We’re told that HaShem will hover over the mishkan in a cloud, so everyone will know they are not alone on their journey. (Always a deeply satisfying reminder: Spirit is with you!) Moses alone will be invited in to talk face-to-face, like you and your best buddy over a cuppa. Come in; sit down; receive the word. That’s when the system works well and you’re in synch with your guides, listening to and hearing one another.
When I was far younger, and every incoming call was a blush-evoking maybe-a-date, my father would answer the phone saying just too loudly, Nobody home! on the principle that anyone too easily cowed was someone I’d be better off without.
That’s how the mishkan works. Your inner Moses has to be brave and smart enough to receive truth. And the universe generous and lined up for you to actually hear it. (Note to self: it helps to be listening.)
Each of us has our own cues: a deer on your walking trail; a synchronistic message from a loved one; a vibrant dream; or even a bright penny by your feet.
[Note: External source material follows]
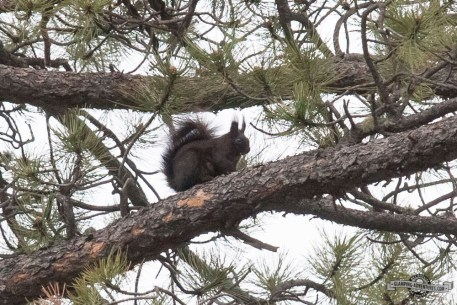 Abert's Squirrel.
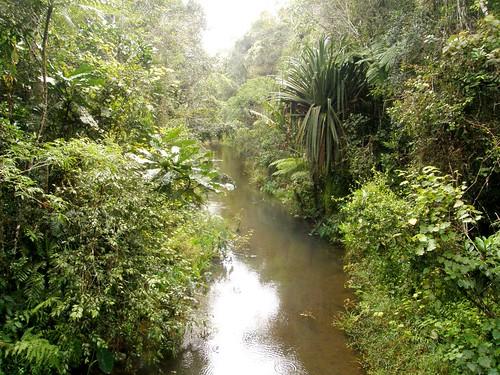 Parque Nacional de Andasibe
When things like that appear, we listen a little harder.
The mishkan’s like an extra antenna. Designed to operate on all channels like a SETI beacon beaming out and scanning the heavens, hoping we’ll meet another set of souls with a different cosmic address,
We’ve got a lot of trekking in front of us. But having the mishkan with us helps keeps out feet and souls aimed pretty much aimed the right way, assuming we can hear the directions.
However you think of your mishkan, this is the perfect time to visit it. You’ll find something much deeper and more profound than Waldo.